Some organizations will opt for an off-site backup where the information is stored somewhere different than your location. You’re transferring data usually over an internet connection or a high-speed wide area network link. Since your data is located somewhere outside of your current location, you’re now protected against any disaster that might occur to your existing building. If you’re building becomes a victim of a fire or a flood, you can simply move everything to a different site and restore all of that offsite backup data from anywhere in the world.
There are obviously advantages and disadvantages to both on-site backups and off-site backups, and many organizations will often use both of these to some degree so that they can take advantage of those backups in either of those scenarios.
We often think of backups as a single, monolithic piece of data, and that piece of data has no relationship with any other data or other backups that you’re doing. But in reality, you’re often taking different backups that contain different data, and you’re taking these backups on different days or different weeks. One common strategy for timing and layering these backups is called GFS. That stands for grandfather-father-son.
We start with creating the grandfather backup. This would be a single, full backup that occurs once a month. This would be 12 monthly full backups in a single year. And these might be backups that we send off to off-line storage so that we can retrieve those if something happens to our building. Now, we can focus on a weekly backup. And if you’re doing weekly backups, you might need four or five of those in a single month. We refer to these backups as the father backup.
So if our grandfather backups are once a month and our father backups are once a week, then obviously, our son backups are going to occur every single day. So we might have 31 daily incremental or 31 daily differential backups that we refer to as the son backup. Here’s an example of a month, and you can see where I’ve overlaid son backups, father backups, and grandfather backups.
You can also change the time frames associated with these rotations. Perhaps the son backup is taken every hour, your father backup is taken every day, and the grandfather backup is taken every week. On my calendar, though, I’ve created a different schedule where the grandfather is taken on the 31 of each month, the father backup takes place every Monday, and then the son backups are taken every Monday through Friday.
Regardless of the type or interval between these backups, we also need to think about where these backups will be stored, and one good strategy that many organizations will follow is the 3-2-1 backup rule. With this rule, three copies of your backup data should always be available. This means you could have one primary copy and two backups, or any other combination so that we can get to three separate and unique copies of this backup data.

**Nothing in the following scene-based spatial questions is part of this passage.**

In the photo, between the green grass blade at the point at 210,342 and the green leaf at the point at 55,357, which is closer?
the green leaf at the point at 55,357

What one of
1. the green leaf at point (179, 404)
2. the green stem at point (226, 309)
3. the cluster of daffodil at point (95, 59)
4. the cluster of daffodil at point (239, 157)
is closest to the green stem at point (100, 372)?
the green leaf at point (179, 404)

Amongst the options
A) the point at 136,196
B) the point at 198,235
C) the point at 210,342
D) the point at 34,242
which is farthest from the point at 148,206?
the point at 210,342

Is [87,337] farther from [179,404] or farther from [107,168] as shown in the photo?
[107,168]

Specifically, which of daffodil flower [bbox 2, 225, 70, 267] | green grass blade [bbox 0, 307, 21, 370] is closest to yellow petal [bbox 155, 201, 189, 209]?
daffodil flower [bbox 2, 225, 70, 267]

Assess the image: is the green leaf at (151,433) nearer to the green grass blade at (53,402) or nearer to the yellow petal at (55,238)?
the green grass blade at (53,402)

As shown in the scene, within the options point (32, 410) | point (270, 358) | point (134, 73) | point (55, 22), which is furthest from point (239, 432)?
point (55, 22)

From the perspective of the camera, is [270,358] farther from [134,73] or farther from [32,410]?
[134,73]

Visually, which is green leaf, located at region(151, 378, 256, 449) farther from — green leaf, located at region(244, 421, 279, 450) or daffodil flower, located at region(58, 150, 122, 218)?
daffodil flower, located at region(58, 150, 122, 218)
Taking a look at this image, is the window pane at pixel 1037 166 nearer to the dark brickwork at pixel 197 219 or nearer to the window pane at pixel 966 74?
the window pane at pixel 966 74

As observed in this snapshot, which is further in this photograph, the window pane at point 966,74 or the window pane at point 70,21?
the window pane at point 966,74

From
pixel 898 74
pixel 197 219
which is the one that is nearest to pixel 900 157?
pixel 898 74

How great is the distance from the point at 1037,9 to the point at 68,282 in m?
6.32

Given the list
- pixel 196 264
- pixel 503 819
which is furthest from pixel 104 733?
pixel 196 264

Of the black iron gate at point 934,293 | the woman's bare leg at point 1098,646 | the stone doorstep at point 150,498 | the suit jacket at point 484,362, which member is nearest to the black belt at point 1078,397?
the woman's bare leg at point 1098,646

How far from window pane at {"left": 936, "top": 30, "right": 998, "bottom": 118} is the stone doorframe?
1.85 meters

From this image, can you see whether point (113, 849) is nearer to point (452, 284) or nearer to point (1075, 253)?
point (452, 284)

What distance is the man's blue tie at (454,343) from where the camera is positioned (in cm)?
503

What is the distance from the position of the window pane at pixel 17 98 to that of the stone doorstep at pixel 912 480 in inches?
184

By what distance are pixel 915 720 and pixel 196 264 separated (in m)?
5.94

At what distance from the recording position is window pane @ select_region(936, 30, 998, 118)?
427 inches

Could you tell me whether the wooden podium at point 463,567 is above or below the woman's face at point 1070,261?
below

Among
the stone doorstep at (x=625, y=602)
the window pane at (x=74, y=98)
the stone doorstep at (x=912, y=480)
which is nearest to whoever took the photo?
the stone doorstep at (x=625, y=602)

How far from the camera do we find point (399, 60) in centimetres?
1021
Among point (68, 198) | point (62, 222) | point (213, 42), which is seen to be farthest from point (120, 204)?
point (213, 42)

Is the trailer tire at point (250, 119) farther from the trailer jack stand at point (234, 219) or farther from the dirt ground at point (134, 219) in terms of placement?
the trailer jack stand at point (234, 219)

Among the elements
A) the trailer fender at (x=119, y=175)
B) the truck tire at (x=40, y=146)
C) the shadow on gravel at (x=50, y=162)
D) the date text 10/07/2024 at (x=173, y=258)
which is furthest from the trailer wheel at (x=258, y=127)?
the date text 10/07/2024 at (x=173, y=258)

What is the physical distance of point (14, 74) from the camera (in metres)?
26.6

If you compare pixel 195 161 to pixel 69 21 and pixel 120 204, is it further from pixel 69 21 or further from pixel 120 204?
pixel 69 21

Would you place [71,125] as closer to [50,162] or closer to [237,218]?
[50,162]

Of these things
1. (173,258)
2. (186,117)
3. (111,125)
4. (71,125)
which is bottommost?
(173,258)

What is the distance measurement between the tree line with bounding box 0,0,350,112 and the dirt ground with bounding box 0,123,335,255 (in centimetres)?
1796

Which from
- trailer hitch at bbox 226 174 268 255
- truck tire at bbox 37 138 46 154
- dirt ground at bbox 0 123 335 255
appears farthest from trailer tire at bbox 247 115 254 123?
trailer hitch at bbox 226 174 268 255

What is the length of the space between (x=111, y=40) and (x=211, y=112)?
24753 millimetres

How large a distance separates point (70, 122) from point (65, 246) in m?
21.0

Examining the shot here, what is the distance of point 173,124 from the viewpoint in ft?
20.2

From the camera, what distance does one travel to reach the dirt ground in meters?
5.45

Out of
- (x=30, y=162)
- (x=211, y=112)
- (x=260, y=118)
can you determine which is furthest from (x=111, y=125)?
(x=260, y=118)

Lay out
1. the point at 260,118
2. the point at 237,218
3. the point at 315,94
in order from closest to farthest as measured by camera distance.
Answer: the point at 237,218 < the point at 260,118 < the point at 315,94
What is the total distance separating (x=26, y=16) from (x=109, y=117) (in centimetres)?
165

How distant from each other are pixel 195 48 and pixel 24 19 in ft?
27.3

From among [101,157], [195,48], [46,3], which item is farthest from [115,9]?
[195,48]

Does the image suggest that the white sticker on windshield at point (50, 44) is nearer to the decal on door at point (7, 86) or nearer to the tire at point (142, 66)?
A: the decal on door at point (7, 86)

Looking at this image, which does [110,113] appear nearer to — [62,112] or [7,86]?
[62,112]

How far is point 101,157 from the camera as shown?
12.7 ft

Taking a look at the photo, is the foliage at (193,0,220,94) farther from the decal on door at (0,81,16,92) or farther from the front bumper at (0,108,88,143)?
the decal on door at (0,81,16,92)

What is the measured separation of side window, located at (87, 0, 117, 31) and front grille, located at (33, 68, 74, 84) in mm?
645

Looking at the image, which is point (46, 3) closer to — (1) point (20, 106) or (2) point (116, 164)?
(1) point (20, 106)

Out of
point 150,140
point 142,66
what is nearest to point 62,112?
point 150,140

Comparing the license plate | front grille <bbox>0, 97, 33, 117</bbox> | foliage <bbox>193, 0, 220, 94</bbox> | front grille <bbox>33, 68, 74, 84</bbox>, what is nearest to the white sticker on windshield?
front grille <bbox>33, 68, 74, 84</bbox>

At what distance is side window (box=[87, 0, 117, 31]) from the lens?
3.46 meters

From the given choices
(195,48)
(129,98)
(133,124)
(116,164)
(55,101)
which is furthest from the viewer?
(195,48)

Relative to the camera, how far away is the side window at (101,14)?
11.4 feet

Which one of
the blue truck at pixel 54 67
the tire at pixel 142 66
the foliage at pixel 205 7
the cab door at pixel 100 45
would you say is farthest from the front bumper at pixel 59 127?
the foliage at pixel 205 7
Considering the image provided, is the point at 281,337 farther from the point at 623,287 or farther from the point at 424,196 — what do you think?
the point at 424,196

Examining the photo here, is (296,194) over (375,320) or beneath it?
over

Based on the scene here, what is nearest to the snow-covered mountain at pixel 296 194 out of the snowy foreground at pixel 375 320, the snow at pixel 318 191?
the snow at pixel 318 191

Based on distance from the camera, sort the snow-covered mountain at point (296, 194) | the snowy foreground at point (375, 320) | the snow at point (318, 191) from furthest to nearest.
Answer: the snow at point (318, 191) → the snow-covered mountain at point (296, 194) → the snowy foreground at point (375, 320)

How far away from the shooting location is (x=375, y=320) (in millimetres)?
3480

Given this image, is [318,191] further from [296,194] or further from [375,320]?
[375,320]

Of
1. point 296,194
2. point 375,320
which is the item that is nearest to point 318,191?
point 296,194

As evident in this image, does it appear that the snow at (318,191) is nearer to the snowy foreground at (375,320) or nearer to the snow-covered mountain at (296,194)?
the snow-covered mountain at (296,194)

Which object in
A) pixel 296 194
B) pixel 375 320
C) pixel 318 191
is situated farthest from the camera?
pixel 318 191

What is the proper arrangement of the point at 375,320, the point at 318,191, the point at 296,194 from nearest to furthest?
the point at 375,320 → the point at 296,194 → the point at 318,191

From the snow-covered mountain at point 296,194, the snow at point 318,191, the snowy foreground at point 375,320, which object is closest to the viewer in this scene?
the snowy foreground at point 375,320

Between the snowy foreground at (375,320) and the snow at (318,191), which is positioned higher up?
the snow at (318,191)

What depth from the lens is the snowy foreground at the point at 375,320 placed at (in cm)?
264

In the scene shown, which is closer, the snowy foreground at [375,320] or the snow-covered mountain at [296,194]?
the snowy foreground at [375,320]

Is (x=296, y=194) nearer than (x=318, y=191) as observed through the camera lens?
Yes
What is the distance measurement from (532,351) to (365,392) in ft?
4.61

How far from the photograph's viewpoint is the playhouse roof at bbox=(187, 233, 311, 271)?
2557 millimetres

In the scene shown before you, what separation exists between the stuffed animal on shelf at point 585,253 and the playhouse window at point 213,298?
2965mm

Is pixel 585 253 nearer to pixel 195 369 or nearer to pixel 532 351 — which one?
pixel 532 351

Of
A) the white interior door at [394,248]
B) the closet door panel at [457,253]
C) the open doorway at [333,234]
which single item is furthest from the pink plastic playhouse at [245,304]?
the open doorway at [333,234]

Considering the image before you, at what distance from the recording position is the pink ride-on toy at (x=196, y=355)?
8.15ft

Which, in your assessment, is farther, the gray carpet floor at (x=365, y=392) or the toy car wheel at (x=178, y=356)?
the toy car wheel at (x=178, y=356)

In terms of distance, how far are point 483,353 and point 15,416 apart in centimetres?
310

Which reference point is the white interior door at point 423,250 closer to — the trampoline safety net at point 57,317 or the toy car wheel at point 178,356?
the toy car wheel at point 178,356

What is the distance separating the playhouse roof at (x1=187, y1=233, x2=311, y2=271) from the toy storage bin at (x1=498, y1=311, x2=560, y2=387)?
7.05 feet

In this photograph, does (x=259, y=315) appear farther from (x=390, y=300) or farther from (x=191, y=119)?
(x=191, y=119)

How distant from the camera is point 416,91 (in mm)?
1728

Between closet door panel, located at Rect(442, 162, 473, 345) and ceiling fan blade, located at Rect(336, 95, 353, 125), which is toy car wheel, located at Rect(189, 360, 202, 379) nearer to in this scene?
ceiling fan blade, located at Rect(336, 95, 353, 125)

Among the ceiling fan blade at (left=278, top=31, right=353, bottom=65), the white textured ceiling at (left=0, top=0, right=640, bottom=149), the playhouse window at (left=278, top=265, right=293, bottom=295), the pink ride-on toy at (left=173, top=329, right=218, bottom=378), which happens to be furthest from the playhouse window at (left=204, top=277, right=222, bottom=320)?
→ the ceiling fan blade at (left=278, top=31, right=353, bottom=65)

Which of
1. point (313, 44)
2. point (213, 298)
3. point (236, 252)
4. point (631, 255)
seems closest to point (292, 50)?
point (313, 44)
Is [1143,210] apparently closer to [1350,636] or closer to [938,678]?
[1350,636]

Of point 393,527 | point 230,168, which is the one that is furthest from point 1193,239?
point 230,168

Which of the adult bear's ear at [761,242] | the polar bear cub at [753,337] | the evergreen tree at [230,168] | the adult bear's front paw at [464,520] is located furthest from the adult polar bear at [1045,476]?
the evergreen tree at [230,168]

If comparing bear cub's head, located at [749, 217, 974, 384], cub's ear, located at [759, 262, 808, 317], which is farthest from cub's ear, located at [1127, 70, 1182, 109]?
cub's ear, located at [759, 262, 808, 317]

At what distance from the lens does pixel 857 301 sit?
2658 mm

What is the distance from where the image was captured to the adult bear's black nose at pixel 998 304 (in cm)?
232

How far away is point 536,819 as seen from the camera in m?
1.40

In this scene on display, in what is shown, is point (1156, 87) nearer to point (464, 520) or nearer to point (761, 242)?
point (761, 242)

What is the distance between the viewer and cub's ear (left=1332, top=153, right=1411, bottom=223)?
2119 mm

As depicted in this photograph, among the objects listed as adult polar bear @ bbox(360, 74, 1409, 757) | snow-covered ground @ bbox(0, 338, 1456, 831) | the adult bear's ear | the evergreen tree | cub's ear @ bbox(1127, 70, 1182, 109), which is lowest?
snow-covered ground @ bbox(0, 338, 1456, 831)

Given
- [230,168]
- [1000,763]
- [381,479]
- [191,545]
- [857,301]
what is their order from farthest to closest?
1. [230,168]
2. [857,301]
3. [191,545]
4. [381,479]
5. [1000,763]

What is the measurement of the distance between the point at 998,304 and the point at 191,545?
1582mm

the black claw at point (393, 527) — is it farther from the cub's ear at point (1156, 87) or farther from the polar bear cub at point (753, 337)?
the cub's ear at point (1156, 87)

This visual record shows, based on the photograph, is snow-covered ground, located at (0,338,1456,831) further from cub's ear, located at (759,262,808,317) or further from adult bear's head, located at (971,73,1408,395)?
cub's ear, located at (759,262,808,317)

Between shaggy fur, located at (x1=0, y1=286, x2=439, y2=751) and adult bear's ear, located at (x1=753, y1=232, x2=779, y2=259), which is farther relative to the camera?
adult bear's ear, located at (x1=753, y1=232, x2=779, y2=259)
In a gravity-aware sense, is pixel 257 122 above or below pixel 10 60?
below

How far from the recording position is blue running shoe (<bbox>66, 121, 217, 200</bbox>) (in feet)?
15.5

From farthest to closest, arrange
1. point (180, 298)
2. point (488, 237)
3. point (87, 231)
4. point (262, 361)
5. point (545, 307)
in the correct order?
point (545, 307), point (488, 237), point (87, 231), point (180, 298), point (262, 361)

The number two in the 3-2-1 backup rule is two different types of media. Your backup could be taken on a local storage drive, on tape backup, or NAS. So if your organization is following the 3-2-1 backup rule, they may be storing one copy of the backup data on a local drive, and other copies of the backup data on tape. And the one in the 3-2-1 backup rule says that at least one copy of these backups should not be on site. They should be stored somewhere else off-site. This means you could store the information in an off-site storage facility. You might store it as part of your cloud backup, but that information is stored outside of your local building so that if you ever need to access that data in a disaster, you know that it’s stored somewhere safe.